Three of the four members of Harmonic Blue sit in Franklin’s Restaurant, Brewery and General Store in Hyattsville, eating giant sandwiches on a mundane Saturday in early October. Nearly two weeks later, they’ll headline the Velvet Lounge in Washington. The College Park musicians have elbowed their way past the punks and indie kids to find musical success in the D.C. area.
All they want to do is talk about aesthetic influences. Over the course of an hour-long lunch, they freely reference everyone from Grizzly Bear and Jeff Buckley to Michael Kiwanuka and Jimi Hendrix. These influences, though disparate, are indicative of Harmonic Blue’s style, which ranges from mellow jazz to gritty blues-rock. Yet, in a town full of niche bands, they’ve struggled to find camaraderie with other artists.
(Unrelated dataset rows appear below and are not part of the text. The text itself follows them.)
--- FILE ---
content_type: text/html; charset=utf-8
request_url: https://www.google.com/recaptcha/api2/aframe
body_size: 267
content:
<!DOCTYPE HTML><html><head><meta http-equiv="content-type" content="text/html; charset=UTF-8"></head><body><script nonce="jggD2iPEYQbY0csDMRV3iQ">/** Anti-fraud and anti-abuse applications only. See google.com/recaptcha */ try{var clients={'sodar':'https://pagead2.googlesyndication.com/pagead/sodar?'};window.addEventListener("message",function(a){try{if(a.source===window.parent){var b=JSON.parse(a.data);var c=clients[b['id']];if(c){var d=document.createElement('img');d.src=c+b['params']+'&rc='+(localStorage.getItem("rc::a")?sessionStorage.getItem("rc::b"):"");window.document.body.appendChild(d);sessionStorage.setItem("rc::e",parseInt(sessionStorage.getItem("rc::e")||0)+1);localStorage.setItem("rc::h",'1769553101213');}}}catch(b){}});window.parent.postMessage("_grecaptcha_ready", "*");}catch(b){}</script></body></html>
“I feel like we’re outcasts,” said lead guitarist and senior finance major Anthony Ajluni. “We draw from such a wide variety of influences that it’s hard to find a good set of bands that have a similar sound.”
Most of this university got its first taste of Harmonic Blue at last semester’s Art Attack, which it played after winning Student Entertainment Events’ Battle of the Bands competition to open for B.o.B.
The same day as the show, the band released Villa Borghese, an album recorded at the University of Maryland, Baltimore County during winter break.
The record touches upon many different musical ideas, which is unsurprising given the group’s diverse list of favorite artists. There’s the Pet Sounds-flourishes of the instrumental title track. There’s the ’90s guitar noodling on “Silver Spoon.” There’s the Red Hot Chili Peppers bounce of “I Go, She Goes.” The conceptual melting pot is vast and impressive.
It was the band members’ experiences in foreign countries that spurred the sentiment behind the textures on Villa Borghese. The record was named after a park in Rome that Ajluni and the band’s singer Zach Field, a senior government and politics and marketing major, visited during their time abroad.
These travels, along with bass player and 2012 alumnus Gabe Bustos’ time in Seville, Spain, shaped the thematic arc of the album, which they consider a series of “letters from abroad.”
“More than music, [we’re inspired] by life itself,” said Ajluni.
But worldliness and artistic soul-searching aside, Harmonic Blue is focused on the financial practicalities of its craft. The band holds regular business meetings, where the members plan for the future and monitor the flow of funds. Ten percent goes to each of the four band members, while the remaining 60 percent goes back into the overall pot for expenses and savings. It’s a system that’s helped them stay sustainable, especially as they face the hardships of being semiprofessional musicians leading busy, independent lives.
For instance, scheduling meeting times presents an obstacle: Bustos has already graduated and lives in Baltimore, and drummer Sam Balcom attends Towson University. While they have no manager, they rely solely on their business sensibilities to keep things running smoothly.
“At the beginning of junior year, we obviously recognized that we had about two years of this fallback, this cushioning, which is your parents paying for your rent and for your food,” said Bustos. “Since junior year, we’ve been very proactive in trying to do as much as we can until everyone graduates, and the real world hits.”
On Friday, at its Velvet Lounge show, the band took the stage to a room full of boisterous, costume-clad College Park students. For a professional band, this had all the fundamental elements of a road gig: chatter during songs and nearly the same amount of people huddled around the bar as in front of the stage. This was music for drinking or grinding but not scrutiny.
But they dared to persist. Field swigged a beer; Bustos shouted the name of each song as if he were standing in front of a packed house; Ajluni closed his eyes and unleashed a wailing guitar solo. All they wanted to do was embody the spirit of rock ‘n’ roll.
Harmonic Blue plays tomorrow night at WMUC. Doors open at 5 p.m.